==== Provided data ====

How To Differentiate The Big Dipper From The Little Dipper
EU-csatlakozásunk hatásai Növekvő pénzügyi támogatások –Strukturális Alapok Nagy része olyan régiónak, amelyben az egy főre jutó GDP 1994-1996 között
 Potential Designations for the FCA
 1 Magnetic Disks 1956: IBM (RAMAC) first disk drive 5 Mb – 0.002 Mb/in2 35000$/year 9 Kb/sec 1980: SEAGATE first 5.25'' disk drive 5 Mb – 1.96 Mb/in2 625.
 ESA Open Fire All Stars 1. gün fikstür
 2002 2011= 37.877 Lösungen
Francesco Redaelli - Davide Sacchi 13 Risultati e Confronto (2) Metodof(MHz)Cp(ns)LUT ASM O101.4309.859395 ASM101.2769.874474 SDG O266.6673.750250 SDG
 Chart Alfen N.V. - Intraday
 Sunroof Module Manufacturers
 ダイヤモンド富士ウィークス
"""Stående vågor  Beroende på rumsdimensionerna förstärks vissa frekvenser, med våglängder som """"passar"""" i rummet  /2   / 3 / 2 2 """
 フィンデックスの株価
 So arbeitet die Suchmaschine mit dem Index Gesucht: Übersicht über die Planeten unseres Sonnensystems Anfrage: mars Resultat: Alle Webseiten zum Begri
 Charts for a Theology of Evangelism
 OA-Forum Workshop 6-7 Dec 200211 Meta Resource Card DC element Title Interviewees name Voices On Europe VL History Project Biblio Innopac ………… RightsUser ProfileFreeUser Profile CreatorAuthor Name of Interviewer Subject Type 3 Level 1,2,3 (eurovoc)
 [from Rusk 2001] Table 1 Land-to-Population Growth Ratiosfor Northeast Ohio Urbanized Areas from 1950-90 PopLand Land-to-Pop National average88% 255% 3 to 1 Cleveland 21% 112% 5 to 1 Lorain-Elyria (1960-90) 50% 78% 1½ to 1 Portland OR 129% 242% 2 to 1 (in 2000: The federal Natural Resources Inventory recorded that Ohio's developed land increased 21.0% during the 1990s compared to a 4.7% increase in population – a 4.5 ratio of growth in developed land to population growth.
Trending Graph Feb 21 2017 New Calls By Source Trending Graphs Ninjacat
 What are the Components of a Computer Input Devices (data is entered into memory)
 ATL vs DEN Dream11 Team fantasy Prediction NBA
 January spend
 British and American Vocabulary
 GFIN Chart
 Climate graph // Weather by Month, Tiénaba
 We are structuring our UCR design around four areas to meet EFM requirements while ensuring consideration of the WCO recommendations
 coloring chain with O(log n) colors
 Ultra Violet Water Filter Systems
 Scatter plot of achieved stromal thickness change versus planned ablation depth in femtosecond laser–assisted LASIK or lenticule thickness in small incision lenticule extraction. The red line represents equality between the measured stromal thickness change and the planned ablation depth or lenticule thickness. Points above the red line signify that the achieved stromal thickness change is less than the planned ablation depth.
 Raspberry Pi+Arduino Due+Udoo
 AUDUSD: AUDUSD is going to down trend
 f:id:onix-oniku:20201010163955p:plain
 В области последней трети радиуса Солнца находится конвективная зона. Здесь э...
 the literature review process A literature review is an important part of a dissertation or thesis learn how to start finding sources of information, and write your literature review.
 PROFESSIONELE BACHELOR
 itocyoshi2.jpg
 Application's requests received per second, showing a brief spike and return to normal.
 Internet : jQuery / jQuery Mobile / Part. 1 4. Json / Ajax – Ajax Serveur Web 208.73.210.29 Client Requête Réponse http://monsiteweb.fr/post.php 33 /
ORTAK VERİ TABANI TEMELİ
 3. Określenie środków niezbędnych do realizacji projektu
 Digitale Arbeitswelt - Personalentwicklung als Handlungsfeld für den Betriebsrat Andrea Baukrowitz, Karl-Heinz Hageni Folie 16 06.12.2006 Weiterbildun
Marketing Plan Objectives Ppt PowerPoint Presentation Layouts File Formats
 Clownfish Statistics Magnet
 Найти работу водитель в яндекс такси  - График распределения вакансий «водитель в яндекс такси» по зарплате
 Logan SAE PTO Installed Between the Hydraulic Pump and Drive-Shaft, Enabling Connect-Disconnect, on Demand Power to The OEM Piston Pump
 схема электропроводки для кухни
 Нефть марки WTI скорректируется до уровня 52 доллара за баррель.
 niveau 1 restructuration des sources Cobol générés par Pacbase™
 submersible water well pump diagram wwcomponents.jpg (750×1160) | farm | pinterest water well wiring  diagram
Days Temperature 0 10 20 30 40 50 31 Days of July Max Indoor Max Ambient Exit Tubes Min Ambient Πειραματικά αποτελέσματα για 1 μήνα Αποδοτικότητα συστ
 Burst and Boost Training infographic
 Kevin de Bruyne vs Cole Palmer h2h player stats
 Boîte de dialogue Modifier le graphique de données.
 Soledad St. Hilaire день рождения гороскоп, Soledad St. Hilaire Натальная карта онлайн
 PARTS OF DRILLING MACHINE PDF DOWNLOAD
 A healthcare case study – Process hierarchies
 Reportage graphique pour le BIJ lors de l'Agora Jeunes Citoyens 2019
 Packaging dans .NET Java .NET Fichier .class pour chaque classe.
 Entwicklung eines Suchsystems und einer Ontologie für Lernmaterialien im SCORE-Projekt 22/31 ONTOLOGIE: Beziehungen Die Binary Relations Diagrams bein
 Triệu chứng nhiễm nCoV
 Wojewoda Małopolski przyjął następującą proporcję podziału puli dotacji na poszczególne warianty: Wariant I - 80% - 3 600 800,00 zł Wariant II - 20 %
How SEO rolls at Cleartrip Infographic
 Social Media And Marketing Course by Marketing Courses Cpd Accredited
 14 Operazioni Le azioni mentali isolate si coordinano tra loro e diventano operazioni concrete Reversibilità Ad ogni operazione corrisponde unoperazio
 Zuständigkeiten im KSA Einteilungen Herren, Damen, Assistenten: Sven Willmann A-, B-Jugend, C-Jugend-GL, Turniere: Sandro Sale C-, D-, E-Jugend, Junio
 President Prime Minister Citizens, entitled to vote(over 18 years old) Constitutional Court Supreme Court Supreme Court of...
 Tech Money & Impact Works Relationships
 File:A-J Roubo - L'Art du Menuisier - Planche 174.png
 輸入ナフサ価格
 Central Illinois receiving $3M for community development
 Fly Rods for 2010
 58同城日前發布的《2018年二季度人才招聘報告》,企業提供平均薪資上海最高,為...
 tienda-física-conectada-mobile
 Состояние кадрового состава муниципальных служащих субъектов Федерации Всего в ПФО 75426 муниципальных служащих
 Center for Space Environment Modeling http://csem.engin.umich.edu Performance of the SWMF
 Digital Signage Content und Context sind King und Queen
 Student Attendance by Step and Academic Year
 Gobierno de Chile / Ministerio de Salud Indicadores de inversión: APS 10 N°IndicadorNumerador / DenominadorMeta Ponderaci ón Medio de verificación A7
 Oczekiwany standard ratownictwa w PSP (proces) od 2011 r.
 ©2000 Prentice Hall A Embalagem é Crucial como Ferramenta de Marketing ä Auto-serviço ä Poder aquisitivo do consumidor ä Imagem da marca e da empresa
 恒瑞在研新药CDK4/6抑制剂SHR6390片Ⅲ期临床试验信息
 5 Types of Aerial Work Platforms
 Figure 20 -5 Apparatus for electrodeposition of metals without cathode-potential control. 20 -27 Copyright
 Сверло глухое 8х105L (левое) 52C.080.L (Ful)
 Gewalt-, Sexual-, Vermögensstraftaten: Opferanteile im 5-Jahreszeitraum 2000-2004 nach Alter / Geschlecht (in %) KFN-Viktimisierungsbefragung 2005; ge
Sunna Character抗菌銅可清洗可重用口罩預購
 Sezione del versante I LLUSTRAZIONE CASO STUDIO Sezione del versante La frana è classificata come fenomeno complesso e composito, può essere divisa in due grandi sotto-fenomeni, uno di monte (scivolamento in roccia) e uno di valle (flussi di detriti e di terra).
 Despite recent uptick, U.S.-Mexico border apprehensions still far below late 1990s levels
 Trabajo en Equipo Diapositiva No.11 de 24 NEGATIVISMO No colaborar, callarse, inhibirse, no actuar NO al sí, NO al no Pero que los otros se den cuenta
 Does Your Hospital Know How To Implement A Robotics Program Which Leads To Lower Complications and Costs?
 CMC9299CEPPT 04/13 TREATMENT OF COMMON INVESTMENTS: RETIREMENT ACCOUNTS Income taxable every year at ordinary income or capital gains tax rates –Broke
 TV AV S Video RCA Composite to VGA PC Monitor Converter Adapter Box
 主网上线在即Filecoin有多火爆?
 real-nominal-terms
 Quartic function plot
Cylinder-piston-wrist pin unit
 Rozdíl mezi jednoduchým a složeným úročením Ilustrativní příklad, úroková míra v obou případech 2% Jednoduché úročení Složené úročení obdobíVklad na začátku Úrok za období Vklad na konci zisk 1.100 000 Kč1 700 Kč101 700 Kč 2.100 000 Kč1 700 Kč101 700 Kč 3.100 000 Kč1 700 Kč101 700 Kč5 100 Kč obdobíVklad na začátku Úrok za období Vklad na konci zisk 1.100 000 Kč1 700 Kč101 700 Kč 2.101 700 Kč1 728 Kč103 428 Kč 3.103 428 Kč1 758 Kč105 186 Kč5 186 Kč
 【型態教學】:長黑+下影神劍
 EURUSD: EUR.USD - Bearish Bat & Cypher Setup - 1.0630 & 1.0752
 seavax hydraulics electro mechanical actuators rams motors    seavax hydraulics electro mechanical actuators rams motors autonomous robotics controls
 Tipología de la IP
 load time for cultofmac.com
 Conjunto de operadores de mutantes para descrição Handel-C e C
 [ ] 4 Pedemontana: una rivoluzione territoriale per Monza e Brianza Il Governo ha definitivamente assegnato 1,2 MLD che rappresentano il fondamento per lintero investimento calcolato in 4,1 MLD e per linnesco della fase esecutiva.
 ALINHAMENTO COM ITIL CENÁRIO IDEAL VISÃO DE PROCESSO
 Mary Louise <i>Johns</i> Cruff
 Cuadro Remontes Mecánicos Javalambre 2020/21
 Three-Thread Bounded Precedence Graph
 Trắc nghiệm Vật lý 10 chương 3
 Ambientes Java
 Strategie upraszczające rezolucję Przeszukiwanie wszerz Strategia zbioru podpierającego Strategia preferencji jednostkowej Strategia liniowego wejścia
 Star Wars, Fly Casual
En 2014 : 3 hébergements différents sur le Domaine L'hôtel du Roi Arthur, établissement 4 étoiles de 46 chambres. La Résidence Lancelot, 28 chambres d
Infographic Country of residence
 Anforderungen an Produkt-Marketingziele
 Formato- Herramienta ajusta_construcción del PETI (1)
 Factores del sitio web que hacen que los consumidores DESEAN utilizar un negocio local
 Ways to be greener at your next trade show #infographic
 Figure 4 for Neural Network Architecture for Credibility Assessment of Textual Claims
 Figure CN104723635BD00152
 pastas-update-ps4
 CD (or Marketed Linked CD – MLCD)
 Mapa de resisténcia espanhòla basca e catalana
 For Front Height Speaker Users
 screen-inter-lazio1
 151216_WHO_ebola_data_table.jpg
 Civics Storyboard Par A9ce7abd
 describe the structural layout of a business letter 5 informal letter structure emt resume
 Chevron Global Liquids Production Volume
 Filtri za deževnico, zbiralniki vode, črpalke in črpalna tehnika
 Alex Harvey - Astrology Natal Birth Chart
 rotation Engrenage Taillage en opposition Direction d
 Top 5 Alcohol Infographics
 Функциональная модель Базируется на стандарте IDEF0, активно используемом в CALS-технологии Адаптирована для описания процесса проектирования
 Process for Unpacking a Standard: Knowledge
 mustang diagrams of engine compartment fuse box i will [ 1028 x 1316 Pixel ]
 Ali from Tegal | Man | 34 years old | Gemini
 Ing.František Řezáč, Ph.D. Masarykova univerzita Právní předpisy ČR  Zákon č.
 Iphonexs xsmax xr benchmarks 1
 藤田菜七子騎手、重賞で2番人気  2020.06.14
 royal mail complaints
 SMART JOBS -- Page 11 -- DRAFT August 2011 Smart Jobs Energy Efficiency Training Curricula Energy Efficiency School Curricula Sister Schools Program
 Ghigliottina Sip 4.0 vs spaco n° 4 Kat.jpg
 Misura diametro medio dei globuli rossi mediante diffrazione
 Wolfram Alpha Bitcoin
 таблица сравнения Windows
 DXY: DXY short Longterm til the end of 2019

====

Try it: Print again the material above, limited to the lines from the one holding "SMART JOBS -- Page" through the last, inclusive.

Task answer:
 SMART JOBS -- Page 11 -- DRAFT August 2011 Smart Jobs Energy Efficiency Training Curricula Energy Efficiency School Curricula Sister Schools Program
 Ghigliottina Sip 4.0 vs spaco n° 4 Kat.jpg
 Misura diametro medio dei globuli rossi mediante diffrazione
 Wolfram Alpha Bitcoin
 таблица сравнения Windows
 DXY: DXY short Longterm til the end of 2019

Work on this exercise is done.